PROVIDED INFORMATION:
□ □ □ □ □

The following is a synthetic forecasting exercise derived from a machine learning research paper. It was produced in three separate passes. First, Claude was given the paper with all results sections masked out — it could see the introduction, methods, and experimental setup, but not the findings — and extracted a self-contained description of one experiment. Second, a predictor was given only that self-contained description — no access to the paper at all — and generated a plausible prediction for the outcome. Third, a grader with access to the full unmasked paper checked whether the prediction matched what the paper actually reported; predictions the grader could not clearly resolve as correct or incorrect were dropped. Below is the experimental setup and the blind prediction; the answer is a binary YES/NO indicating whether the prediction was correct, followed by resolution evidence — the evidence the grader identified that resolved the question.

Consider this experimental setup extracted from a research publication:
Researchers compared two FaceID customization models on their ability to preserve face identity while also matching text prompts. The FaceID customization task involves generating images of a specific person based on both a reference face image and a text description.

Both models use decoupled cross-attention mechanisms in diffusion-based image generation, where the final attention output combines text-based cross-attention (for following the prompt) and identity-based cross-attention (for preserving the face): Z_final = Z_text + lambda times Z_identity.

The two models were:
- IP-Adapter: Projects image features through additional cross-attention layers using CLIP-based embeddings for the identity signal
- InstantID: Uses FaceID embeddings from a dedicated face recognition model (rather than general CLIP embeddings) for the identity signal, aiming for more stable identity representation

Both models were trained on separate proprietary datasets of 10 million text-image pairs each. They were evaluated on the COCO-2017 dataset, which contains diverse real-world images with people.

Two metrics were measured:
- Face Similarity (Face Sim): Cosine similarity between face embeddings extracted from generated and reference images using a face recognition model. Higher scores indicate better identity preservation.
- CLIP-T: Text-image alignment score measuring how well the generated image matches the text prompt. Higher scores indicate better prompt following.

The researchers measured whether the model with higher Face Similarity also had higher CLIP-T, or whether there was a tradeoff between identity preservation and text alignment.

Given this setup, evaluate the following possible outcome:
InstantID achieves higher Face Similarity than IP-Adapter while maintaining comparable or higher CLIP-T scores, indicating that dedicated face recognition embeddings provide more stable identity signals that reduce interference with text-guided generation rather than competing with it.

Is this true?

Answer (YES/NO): YES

□ □ □ □ □

Please filter the data down to the lines containing the word "attention".

SOLUTION TO THIS TASK:
Both models use decoupled cross-attention mechanisms in diffusion-based image generation, where the final attention output combines text-based cross-attention (for following the prompt) and identity-based cross-attention (for preserving the face): Z_final = Z_text + lambda times Z_identity.
- IP-Adapter: Projects image features through additional cross-attention layers using CLIP-based embeddings for the identity signal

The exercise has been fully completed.